### Text excerpt
:::::
Similarly, ALJ Owen explained that FNP Hodnett's opinion was not consistent with the objective evidence of record, including her treatment notes reflecting normal physical examinations. As with the evaluation of Dr. Mahoney's opinion, this reason provides a valid basis for discounting FNP Hodnett's opinion, and it is supported by substantial evidence. FNP Hodnett generally observed normal findings on physical examination, including normal gait, 4/5 strength in the bilateral upper extremities, no extremity edema, normal reflexes, and normal neurological examination. See R. 531, 534, 537, 540. ALJ Owen also found that FNP Hodnett's opinion that Lloyd S. "was medically required to use an assistive device for ambulation [was] not supported by the evidence, as even during her last visit with the claimant . . . [he] denied any dizziness, leg edema, syncope, fatigue, or gait abnormality, and she never indicated the claimant was required to use an assistive device." R. 39-40 (citing R. 539-41). The ALJ is correct that none of FNP Hodnett's notes acknowledge Lloyd S.'s use of a cane, let alone indicate a medical need for one. Moreover, FNP Hodnett consistently noted that Lloyd S. had a normal gait. R. 531, 534, 537. Thus, I find that the ALJ did not err in assigning little to no weight to FNP Hodnett's opinion given his overall finding that it was "not balanced or objective, and not supported by the objective evidence of record." R. 40.
:::::
### Exercise
Answer these questions about the excerpt on FNP Hodnett's opinion:
(a) What strength did FNP Hodnett record in the bilateral upper extremities?
(b) What did Lloyd S. deny during his last visit with FNP Hodnett?
(c) How much weight did the ALJ assign to FNP Hodnett's opinion?
The lines after this excerpt come from a separate source.

Stored data entries
:::::
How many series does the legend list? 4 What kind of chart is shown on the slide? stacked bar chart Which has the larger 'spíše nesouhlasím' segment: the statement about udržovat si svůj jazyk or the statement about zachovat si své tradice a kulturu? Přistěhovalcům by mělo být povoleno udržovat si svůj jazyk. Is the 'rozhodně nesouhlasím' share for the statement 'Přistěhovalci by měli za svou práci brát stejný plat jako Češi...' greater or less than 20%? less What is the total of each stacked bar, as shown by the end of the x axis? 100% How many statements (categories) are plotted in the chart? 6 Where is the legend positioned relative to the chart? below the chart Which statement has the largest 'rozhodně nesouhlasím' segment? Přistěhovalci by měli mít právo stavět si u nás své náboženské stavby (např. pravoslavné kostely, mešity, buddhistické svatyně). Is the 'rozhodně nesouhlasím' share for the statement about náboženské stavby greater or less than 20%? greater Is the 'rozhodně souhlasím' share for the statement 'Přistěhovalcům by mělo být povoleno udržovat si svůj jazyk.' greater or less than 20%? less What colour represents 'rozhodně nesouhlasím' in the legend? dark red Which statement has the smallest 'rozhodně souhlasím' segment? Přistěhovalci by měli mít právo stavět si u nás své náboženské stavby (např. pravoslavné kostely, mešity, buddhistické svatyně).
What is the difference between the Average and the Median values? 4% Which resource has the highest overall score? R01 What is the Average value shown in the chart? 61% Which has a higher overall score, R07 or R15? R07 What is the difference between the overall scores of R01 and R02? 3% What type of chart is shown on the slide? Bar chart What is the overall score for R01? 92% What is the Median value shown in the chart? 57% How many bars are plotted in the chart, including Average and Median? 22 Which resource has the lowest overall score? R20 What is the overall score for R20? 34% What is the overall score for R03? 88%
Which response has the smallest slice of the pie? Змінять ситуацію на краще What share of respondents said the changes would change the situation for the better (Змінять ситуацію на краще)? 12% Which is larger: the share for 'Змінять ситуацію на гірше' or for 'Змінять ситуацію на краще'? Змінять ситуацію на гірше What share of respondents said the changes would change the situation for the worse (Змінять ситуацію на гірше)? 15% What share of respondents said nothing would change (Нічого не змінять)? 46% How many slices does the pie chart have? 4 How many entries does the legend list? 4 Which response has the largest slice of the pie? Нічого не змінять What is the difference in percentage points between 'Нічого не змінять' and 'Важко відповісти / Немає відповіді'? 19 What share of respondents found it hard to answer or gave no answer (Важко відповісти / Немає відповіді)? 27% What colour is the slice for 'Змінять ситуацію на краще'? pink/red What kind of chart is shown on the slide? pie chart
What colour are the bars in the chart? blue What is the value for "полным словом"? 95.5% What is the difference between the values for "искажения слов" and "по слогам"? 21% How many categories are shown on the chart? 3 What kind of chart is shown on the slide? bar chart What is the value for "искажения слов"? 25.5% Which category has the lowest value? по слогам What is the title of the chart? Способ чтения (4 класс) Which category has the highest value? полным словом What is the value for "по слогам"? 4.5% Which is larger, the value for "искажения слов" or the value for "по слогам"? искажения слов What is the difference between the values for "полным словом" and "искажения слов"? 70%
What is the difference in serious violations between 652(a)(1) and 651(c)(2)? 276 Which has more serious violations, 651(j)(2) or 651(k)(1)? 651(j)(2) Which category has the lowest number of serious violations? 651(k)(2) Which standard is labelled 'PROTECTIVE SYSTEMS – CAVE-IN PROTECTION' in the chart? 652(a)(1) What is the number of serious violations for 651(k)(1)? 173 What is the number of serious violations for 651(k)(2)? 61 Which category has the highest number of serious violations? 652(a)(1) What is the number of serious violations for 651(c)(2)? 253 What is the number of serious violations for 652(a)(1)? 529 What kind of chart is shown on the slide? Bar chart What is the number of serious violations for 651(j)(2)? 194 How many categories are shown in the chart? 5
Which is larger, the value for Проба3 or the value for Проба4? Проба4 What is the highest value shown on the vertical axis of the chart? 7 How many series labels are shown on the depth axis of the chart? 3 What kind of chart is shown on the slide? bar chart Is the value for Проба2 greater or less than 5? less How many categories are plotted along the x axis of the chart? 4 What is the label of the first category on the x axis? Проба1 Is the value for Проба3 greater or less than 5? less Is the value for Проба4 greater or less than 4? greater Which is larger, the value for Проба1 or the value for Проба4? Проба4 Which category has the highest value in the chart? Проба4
:::::
### Answer for this exercise
(a) 4/5 strength.
(b) Any dizziness, leg edema, syncope, fatigue, or gait abnormality.
(c) Little to no weight.